Invece di chiedere “cosa vuoi dire con questo?”, che ti smaschera all’istante, manda al cliente una sintesi. “Per allinearci, ho riletto il brief e ho estratto queste tre direzioni possibili. Quale rispecchia meglio la tua visione?” Hai appena trasformato la tua ignoranza in apparente rigore professionale. Stai facendo esattamente la domanda di prima — cosa cazzo vuoi — ma travestita da consulenza strategica premium. Il cliente legge, si sente coccolato, e finalmente è costretto a fare la cosa che aveva evitato di fare delegando tutto a ChatGPT: scegliere.
Perché questo è il punto vero. Il brief generato dall’AI non è un eccesso di informazioni, è una fuga dalla decisione. Il cliente non sa cosa vuole, e invece di ammetterlo si è nascosto dietro un muro di belle parole. Il tuo lavoro non è mai stato leggere il brief, è sempre stato far decidere il cliente. Mandagli due o tre opzioni concrete, fagli mettere una crocetta, e in dieci minuti hai più direzione di quanta ne contenessero quattro pagine di “moderno ma classico”.
E la prossima volta, magari, il brief leggilo il lunedì. Lo so, è un’idea folle, rivoluzionaria, quasi disruptive. Ma sappi che esiste tutta una popolazione di designer che lo fa, apre il documento appena arriva, fa le domande quando è ancora lecito farle, e poi passa il giovedì sera a fare cose normali tipo dormire. Non li ho mai conosciuti di persona, ma giuro che esistono.

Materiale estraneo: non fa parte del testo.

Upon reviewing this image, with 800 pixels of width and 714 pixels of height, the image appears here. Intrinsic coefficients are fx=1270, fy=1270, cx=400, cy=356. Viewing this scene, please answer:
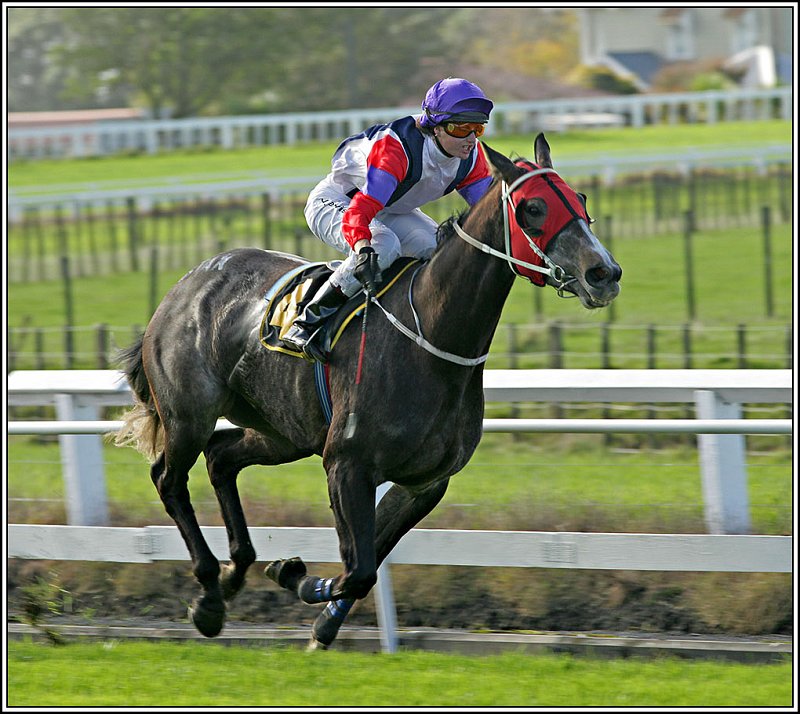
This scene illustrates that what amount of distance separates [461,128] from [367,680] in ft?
6.04

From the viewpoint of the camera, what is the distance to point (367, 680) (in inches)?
165

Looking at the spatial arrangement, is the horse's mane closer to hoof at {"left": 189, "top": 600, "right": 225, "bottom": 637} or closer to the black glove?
the black glove

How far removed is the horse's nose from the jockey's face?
77 centimetres

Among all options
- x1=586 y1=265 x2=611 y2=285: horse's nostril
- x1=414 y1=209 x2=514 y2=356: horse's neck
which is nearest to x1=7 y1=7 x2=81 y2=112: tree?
x1=414 y1=209 x2=514 y2=356: horse's neck

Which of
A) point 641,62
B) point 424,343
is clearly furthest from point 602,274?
point 641,62

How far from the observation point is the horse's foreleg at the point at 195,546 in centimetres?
467

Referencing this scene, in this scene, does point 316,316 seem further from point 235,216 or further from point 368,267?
point 235,216

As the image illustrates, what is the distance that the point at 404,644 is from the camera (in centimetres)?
471

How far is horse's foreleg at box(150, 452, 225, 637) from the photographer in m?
4.67

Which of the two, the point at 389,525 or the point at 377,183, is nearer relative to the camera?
the point at 377,183

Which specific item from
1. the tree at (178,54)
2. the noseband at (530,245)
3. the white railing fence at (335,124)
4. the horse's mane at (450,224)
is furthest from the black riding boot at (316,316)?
the tree at (178,54)

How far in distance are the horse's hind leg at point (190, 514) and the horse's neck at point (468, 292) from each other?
129 cm

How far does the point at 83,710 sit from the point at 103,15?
131 ft

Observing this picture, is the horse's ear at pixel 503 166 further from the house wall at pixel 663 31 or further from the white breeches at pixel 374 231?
the house wall at pixel 663 31
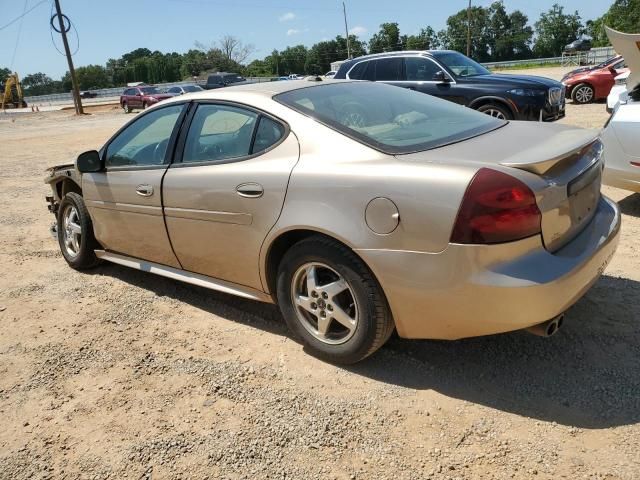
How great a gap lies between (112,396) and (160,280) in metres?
1.71

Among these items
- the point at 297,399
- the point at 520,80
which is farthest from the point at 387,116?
the point at 520,80

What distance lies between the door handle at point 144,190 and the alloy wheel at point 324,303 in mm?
1329

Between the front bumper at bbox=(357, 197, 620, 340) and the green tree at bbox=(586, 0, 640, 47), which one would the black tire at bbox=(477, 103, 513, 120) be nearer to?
the front bumper at bbox=(357, 197, 620, 340)

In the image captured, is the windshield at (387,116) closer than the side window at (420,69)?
Yes

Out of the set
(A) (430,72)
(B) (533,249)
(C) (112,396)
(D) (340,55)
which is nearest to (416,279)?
(B) (533,249)

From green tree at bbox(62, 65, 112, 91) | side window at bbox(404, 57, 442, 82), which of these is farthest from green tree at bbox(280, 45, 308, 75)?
side window at bbox(404, 57, 442, 82)

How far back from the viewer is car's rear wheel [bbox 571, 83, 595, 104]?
1510 centimetres

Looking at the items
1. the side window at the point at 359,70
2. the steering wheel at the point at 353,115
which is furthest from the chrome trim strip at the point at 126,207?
the side window at the point at 359,70

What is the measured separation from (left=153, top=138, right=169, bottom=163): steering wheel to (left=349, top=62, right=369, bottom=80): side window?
750 centimetres

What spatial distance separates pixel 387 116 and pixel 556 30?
338 feet

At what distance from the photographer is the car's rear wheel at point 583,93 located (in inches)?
594

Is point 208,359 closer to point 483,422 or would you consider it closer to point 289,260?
point 289,260

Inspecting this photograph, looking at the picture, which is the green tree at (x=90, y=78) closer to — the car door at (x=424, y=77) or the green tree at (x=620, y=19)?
the green tree at (x=620, y=19)

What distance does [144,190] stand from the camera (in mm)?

P.S. Se questo articolo ti ha fatto chiudere di scatto la mail con quel brief che fissi da tre giorni senza aprirlo, allora sei esattamente il designer di cui stiamo parlando, e quel “ci sto già lavorando” che hai mandato lunedì ti pesa sulla coscienza come un livello di Photoshop chiamato “senza titolo 47”. Tranquillo, non sei solo: ChatGPT ha scritto il brief, tu non l’hai letto, e in mezzo c’è un logo che, in un modo o nell’altro, entro domani dovrà esistere lo stesso.